» **TEXT PROVIDED**
10/15/2009 11:00PM

Belmont roundup



Pat Kelly

After the retirement of Evening Attire, a fixture in the barn since 2000, Pat Kelly won just 3 races from 128 starters during the first nine months this year, but he doubled that total in the span of just three racing days.

Shrewd One got the ball rolling in the fourth race on Oct. 1, an off-the-turf sprint at six furlongs for 2-year-old New York-breds. Kelly, by his own admission is ". . . something like 0 for 1,000 with my 2-year-olds," but Shrewd One ($50.50), a colt by Smarty Jones, rallied from behind to win going away as the seventh choice in a field of eight.

"I thought he'd run okay, but I didn't expect a win," Kelly said. "If I did, I'd be celebrating in the Bahamas."

» **WHAT YOU NEED TO DO**
Copy out the stretch of the Belmont roundup from "Shrewd One got" through "field of eight.", substituting "horse" for "colt".

» **DATA LISTING**

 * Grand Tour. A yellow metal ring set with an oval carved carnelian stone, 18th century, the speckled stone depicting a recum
==
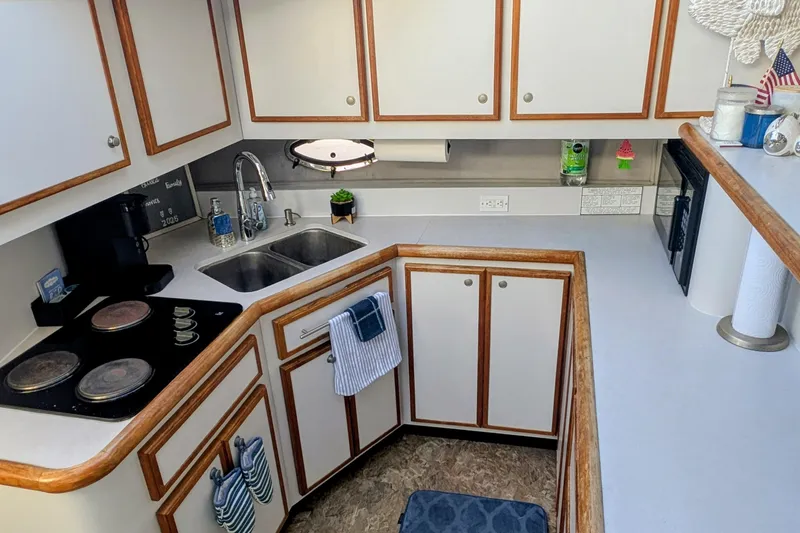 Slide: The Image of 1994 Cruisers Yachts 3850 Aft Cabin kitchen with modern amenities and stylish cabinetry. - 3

» **RESPONSE TO THIS TASK**
Shrewd One got the ball rolling in the fourth race on Oct. 1, an off-the-turf sprint at six furlongs for 2-year-old New York-breds. Kelly, by his own admission is ". . . something like 0 for 1,000 with my 2-year-olds," but Shrewd One ($50.50), a horse by Smarty Jones, rallied from behind to win going away as the seventh choice in a field of eight.